Apparteneva a un popolo e a una fede nata dalla parola della divinità, che si manifestò a voce diretta. E disse: questo è il suo verbo più frequente nell’Antico Testamento.
Il condannato a morte apparteneva a una tradizione per la quale: “Finché le parole sono nella tua bocca tu sei il loro signore. Quando sono uscite dalla tua bocca tu sei il loro servo”. Perché nessuna parola detta può essere ritirata.
Nessuna delle sue fu da lui ritrattata, né si difese dicendo di essere stato frainteso. Di fronte al tribunale non si contraddisse. Apparteneva a una fede che ammette il sacrificio della vita per offrire la testimonianza.
Fu condannato per quello che aveva detto.
Insieme a lui salirono sul patibolo due colpevoli di reati comuni, responsabili dunque di quello che avevano fatto.
I banditi sono abituati alle prigioni e mettono nel conto anche una fine da condanna a morte. Perciò non capiscono come si possa condividere la loro sorte senza tornaconto, solo per affermare un’idea, una fedeltà. Quell’uomo issato tra di loro era un intruso.
La crocifissione era uno strumento di morte importato dai Romani. Non lo avevano visto prima da quelle parti, poi ne videro troppi. Così punivano le rivolte, i consoli romani.
Ecco altri tre ebrei sottoposti alla lenta asfissia dei crocefissi. La posizione forzata delle braccia stese comprime il torace riducendo l’ attività polmonare.
Il condannato per le sue parole fu messo in mezzo con la scritta di re dei Giudei.
Strana coincidenza, proprio quello era l’incubo di Erode: stava per nascere un bambino che gli avrebbe usurpato il trono. Perciò mandò a scannare tutti i neonati di Betlemme e dintorni. Ora sul patibolo moriva in ritardo il più precoce condannato a morte della storia, con la scritta di re come sentenza.
La folla che assisteva all’esecuzione forse era presente anche ai prodigi compiuti dal condannato. Comunque ne aveva sentito raccontare. Si aspettava un colpo di teatro, un oplà miracoloso da spalancare di nuovo gli occhi. La folla li spalanca volentieri.
Molto più tardi un altro ebreo diventò celebre eseguendo scioglimenti impossibili da posizioni critiche. Si chiamava Houdini e morì per incidente sul lavoro. Ma sul Golgota non ci fu nessun colpo di scena e la folla ne restò delusa.
Il condannato si dichiarava figlio di chissachì, perché suo padre non interveniva?
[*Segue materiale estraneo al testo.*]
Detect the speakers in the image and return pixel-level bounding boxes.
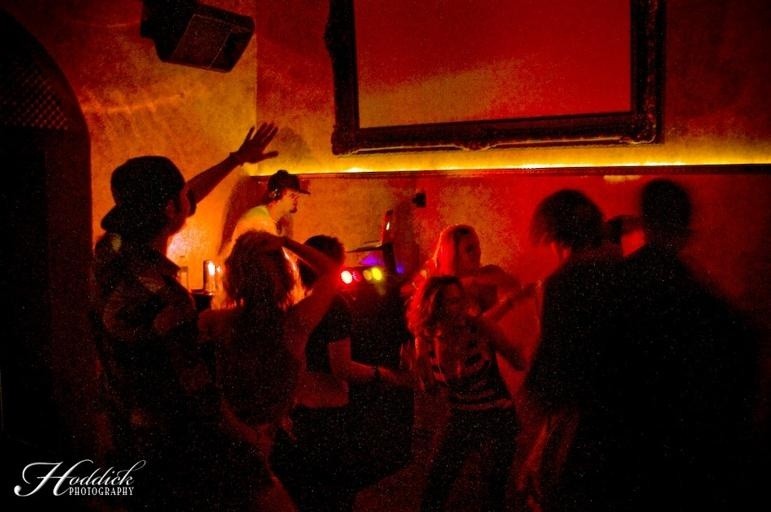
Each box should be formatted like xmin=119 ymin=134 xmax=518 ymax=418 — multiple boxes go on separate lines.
xmin=154 ymin=0 xmax=254 ymax=72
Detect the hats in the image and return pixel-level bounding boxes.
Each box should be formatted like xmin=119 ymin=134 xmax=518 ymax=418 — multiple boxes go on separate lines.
xmin=101 ymin=155 xmax=185 ymax=244
xmin=268 ymin=170 xmax=312 ymax=195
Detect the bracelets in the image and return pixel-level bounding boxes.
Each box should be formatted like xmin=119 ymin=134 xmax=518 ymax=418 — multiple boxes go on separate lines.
xmin=229 ymin=151 xmax=245 ymax=167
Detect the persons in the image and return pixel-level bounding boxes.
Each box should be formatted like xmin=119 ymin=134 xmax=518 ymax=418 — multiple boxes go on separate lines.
xmin=194 ymin=170 xmax=770 ymax=512
xmin=101 ymin=120 xmax=278 ymax=510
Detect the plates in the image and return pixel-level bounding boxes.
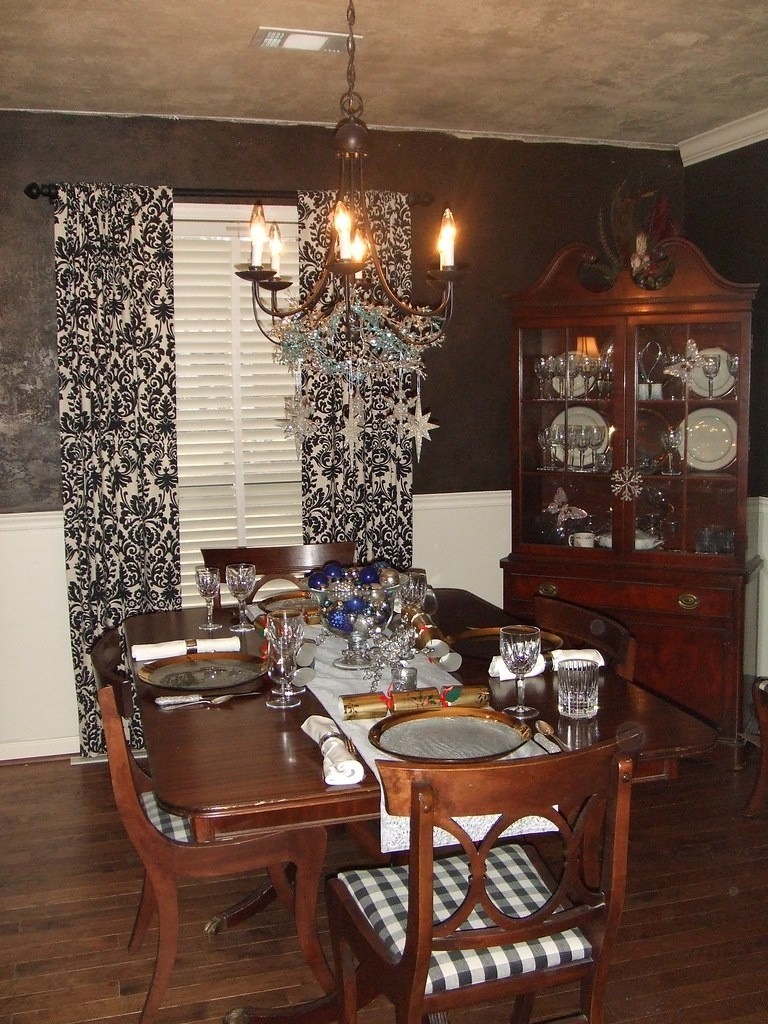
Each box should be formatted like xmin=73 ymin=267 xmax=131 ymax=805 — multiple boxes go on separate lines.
xmin=552 ymin=351 xmax=596 ymax=399
xmin=689 ymin=348 xmax=735 ymax=399
xmin=548 ymin=407 xmax=610 ymax=467
xmin=678 ymin=407 xmax=738 ymax=472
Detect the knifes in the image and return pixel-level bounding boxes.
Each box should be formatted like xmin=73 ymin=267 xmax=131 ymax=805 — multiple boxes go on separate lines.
xmin=154 ymin=691 xmax=261 ymax=705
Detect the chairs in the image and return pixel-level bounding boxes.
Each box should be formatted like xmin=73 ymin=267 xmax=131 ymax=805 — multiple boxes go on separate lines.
xmin=352 ymin=596 xmax=639 ymax=872
xmin=203 ymin=542 xmax=358 ymax=608
xmin=90 ymin=627 xmax=337 ymax=1024
xmin=327 ymin=727 xmax=643 ymax=1023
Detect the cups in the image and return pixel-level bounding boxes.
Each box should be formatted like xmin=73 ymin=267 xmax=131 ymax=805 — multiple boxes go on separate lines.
xmin=557 ymin=659 xmax=601 ymax=719
xmin=401 ymin=572 xmax=426 ymax=608
xmin=569 ymin=532 xmax=595 ymax=547
xmin=594 ymin=446 xmax=612 ymax=474
xmin=391 ymin=667 xmax=418 ymax=691
xmin=694 ymin=523 xmax=736 ymax=556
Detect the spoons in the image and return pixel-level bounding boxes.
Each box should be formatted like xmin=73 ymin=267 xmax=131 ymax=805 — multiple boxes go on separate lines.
xmin=534 ymin=721 xmax=571 ymax=753
xmin=164 ymin=694 xmax=232 ymax=711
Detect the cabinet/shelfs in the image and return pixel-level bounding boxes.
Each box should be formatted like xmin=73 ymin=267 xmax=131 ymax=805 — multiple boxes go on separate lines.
xmin=503 ymin=236 xmax=766 ymax=772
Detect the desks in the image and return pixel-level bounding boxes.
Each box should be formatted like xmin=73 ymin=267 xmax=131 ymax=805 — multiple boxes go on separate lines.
xmin=120 ymin=587 xmax=721 ymax=1024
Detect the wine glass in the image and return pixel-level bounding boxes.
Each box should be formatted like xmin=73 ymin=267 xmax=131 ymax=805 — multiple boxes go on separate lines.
xmin=533 ymin=352 xmax=614 ymax=472
xmin=727 ymin=353 xmax=739 ymax=400
xmin=661 ymin=429 xmax=682 ymax=475
xmin=498 ymin=625 xmax=541 ymax=720
xmin=265 ymin=609 xmax=306 ymax=707
xmin=699 ymin=354 xmax=720 ymax=401
xmin=225 ymin=563 xmax=257 ymax=631
xmin=195 ymin=567 xmax=223 ymax=630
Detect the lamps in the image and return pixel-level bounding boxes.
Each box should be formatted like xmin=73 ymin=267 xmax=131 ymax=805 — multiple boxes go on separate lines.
xmin=235 ymin=0 xmax=471 ymax=469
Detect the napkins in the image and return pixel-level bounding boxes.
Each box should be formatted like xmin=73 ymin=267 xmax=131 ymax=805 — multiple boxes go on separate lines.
xmin=301 ymin=714 xmax=365 ymax=786
xmin=131 ymin=635 xmax=240 ymax=662
xmin=488 ymin=648 xmax=606 ymax=681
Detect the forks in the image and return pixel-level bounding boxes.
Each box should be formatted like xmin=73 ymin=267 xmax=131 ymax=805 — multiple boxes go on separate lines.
xmin=344 ymin=738 xmax=357 ymax=760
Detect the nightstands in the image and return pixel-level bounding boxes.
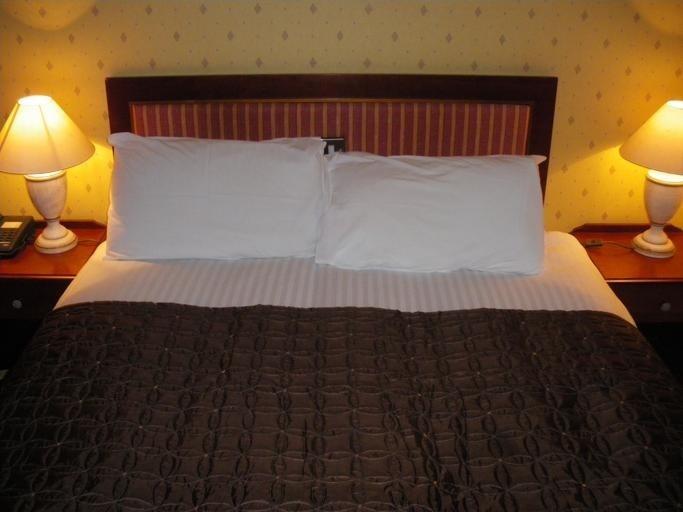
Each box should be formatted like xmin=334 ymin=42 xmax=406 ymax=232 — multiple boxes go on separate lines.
xmin=568 ymin=222 xmax=683 ymax=326
xmin=0 ymin=218 xmax=106 ymax=323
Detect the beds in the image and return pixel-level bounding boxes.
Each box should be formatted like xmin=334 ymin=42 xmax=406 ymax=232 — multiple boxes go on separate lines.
xmin=2 ymin=73 xmax=683 ymax=512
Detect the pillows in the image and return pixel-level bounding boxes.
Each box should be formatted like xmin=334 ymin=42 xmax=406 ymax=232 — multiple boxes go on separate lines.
xmin=315 ymin=146 xmax=549 ymax=278
xmin=107 ymin=130 xmax=328 ymax=264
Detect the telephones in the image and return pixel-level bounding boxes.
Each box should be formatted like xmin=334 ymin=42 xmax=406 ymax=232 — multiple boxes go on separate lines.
xmin=0 ymin=213 xmax=36 ymax=258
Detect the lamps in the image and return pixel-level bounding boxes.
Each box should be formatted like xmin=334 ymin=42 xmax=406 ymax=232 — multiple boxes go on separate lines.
xmin=1 ymin=93 xmax=97 ymax=257
xmin=619 ymin=98 xmax=682 ymax=261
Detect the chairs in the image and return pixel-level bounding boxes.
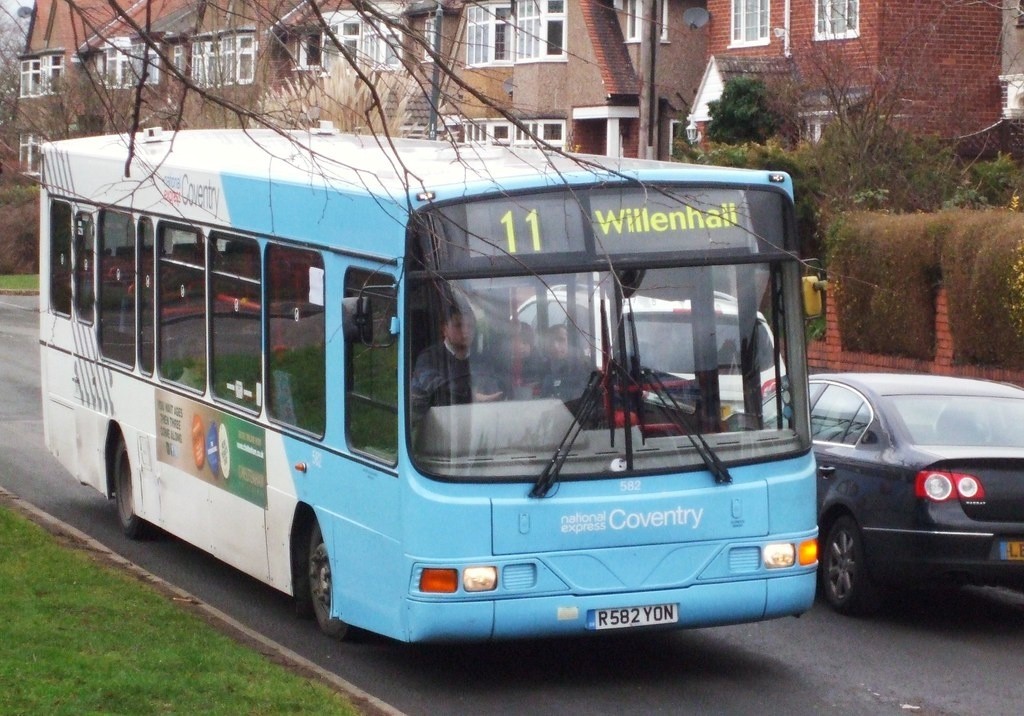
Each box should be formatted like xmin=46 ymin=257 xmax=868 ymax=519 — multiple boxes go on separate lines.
xmin=55 ymin=243 xmax=325 ymax=436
Si dichiarava salvatore e non poteva salvare se stesso? Il testimone raramente capisce quello che sta avvenendo innanzi a lui.
Il prodigio che si produceva stava nelle parole rivolte dal condannato al cielo: di perdonare gli uomini e le loro leggi. “Non sanno quello che fanno”. E’ così, non lo sanno mai.
Il condannato chiedeva assoluzione per i suoi giudici, incapaci di intendere le loro azioni. Non esiste formula più esatta a proposito dell’opera umana: è ignara di se stessa.
E disse, a ricalco della divinità che aveva fondato la nuova fede del monoteismo. E disse: “Perdona”. Qui sta il prodigio estremo, quello che scioglieva gli altri, i giudici, i presenti. Sul momento restò incompreso e fu scritto solo più tardi da chi infine lo intese.
Così stanno le cose: la parola è il lavoro umano e il migliore utensile di riscatto degli oppressi.
grazie Erri, per la sensibilità della tua anima che ci doni con l’abbondanza del
mare che non smette di bagnar la riva con le sue onde …..daniela
…e anche “non sanno quello che fanno”… Oggi invece sanno quel che vogliono FARE….sanno quel che vogliono IMPORRE….sanno quel che mirano di ottenere.